059 リベンジ▼side:美緒
「あ、友梨?」
結局、あれから嫌がる総司をねじ伏せて何戦も打ち合ったけれど、私の武蔵が勝つことはなかった。
悔しいけど、全敗した。
惜しい、なんていう局面は全くなくて、いっそすがすがしいくらいの負けっぷりだった。
今に見てろ。
次に勝つのは私だからな!
そう吠える私に憎たらしいニヤニヤ顔を残して、あいつが帰ってしまった後、軽く眠り、出社前に友梨に電話した。
用件は勿論‘あれ’のことだ。
罰ゲームの、ガトーショコラ。
ああ、なんであんな要求を飲んじゃったかな。
悔しさが余計に募る。
我ながら、らしくない。
絶対家庭的な旦那さんを貰う!そして私が稼ぐ!そう豪語してきた私。
そんな私が、まさか「お菓子作りのコツをご教授下さい!」なんて言いながら友達を頼る日が来るだなんて誰が予想出来ただろう。
きっとお空の上のばあちゃんでも無理だったと思う。
案の定、受話器越しに友梨の困惑した声が聞こえてくる。
「教えるのは別にいいけど……一体どうしちゃったの?美緒がお菓子作りなんて」
言外に有り得ないと言っている。
亜矢ほど毒舌ではないけれど、この子の物言いもかなり容赦ない。
まぁ、気心知れた仲だからこそなんだろうけど。
「ちょっと人に頼まれちゃって」
「頼まれた?……あ」
例の彼におねだりされたんだね?
微かに笑みを含んだ声がそう歌う。
それに曖昧に頷きながら、頬の熱が上昇するのを感じた。
ああ、なんだろうこの恥ずかしさというかなんというか、修学旅行の晩に好きな人を打ち明ける時のような気分。

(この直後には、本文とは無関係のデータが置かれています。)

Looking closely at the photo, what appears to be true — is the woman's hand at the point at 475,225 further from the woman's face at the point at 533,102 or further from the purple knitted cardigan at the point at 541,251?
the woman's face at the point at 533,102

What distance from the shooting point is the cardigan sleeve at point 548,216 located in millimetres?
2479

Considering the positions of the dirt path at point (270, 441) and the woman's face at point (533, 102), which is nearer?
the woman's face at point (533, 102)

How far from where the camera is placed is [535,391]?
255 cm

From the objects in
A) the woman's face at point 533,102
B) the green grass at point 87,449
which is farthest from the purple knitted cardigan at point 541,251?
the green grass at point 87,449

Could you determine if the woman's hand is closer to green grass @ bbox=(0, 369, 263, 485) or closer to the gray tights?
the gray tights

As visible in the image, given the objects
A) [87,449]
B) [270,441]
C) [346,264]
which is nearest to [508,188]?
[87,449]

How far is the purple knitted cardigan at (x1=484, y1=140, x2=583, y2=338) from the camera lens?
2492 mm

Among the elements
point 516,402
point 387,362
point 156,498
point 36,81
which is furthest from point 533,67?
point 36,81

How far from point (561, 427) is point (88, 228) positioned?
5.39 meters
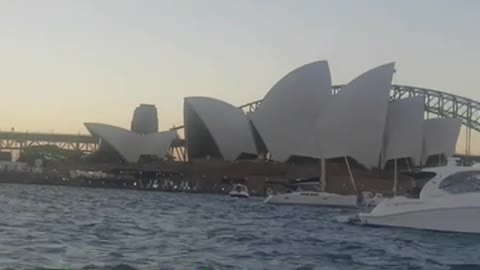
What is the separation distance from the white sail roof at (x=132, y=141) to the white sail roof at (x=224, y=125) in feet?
37.3

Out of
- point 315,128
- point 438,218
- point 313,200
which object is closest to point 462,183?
point 438,218

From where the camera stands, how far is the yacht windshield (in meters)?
23.7

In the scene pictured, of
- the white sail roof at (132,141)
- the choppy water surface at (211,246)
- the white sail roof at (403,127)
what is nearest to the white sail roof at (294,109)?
the white sail roof at (403,127)

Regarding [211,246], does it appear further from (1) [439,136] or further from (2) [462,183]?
(1) [439,136]

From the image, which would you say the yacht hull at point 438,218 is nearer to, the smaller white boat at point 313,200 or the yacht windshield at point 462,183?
the yacht windshield at point 462,183

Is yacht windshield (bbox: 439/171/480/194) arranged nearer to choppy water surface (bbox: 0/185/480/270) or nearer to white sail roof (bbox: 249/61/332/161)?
choppy water surface (bbox: 0/185/480/270)

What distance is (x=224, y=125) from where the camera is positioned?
91938 millimetres

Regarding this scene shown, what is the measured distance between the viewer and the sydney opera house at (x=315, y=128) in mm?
75875

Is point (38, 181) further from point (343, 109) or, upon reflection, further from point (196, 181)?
point (343, 109)

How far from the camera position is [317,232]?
938 inches

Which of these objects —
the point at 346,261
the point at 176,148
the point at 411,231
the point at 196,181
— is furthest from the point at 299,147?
the point at 346,261

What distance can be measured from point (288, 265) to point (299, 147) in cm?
6979

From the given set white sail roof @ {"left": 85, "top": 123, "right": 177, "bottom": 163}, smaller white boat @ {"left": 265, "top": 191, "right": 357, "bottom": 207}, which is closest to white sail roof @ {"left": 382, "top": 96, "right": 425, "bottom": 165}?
smaller white boat @ {"left": 265, "top": 191, "right": 357, "bottom": 207}

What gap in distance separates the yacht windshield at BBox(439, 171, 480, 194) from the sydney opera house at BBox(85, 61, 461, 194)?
50.8m
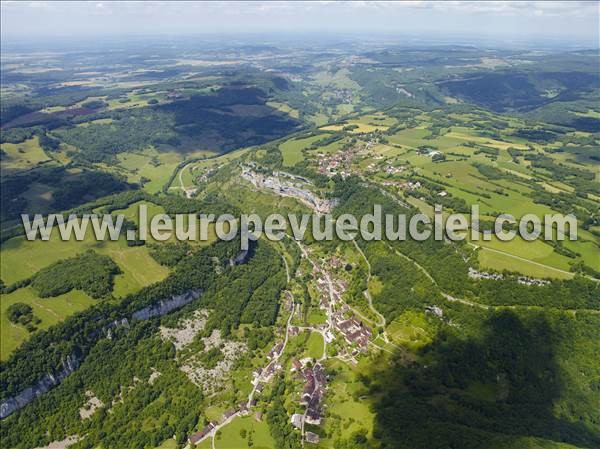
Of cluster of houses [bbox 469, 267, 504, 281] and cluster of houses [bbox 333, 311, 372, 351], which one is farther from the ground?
cluster of houses [bbox 469, 267, 504, 281]

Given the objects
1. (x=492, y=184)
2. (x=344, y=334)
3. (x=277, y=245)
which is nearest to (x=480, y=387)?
(x=344, y=334)

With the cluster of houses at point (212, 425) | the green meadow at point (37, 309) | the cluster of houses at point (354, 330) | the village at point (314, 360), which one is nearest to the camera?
the cluster of houses at point (212, 425)

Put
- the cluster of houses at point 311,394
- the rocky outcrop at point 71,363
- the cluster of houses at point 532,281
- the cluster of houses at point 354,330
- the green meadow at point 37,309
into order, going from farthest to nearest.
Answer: the cluster of houses at point 532,281
the cluster of houses at point 354,330
the green meadow at point 37,309
the rocky outcrop at point 71,363
the cluster of houses at point 311,394

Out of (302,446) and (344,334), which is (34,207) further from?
(302,446)

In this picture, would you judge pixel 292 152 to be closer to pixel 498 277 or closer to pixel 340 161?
pixel 340 161

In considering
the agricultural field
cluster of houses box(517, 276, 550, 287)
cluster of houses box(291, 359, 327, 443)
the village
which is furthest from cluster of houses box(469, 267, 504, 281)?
cluster of houses box(291, 359, 327, 443)

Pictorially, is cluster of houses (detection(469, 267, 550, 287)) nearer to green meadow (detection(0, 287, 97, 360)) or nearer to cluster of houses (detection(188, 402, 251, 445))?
cluster of houses (detection(188, 402, 251, 445))

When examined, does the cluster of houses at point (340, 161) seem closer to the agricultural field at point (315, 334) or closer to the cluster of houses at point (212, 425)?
the agricultural field at point (315, 334)

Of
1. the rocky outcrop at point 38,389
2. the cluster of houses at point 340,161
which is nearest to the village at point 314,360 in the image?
the rocky outcrop at point 38,389
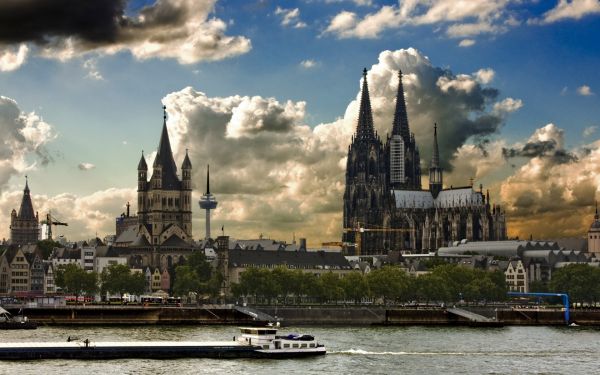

いや、罰ゲームとは言え、慣れないことをする自分が気恥ずかしいんであって、断じて好きとかそういうのではない。
そりゃ、あいつはちょっとそこらに居ないくらいかっこいいし、実はああ見えて結構優しいし……
いやいやいや、ないないない。
甘酸っぱそうな雰囲気に流されてる。
だって総司だし。
生意気で小憎たらしいお子さまだし。
頭の中の血迷った考えを全力で拭いながら、友梨先生によるガトーショコラ講習会の約束を取り付けた。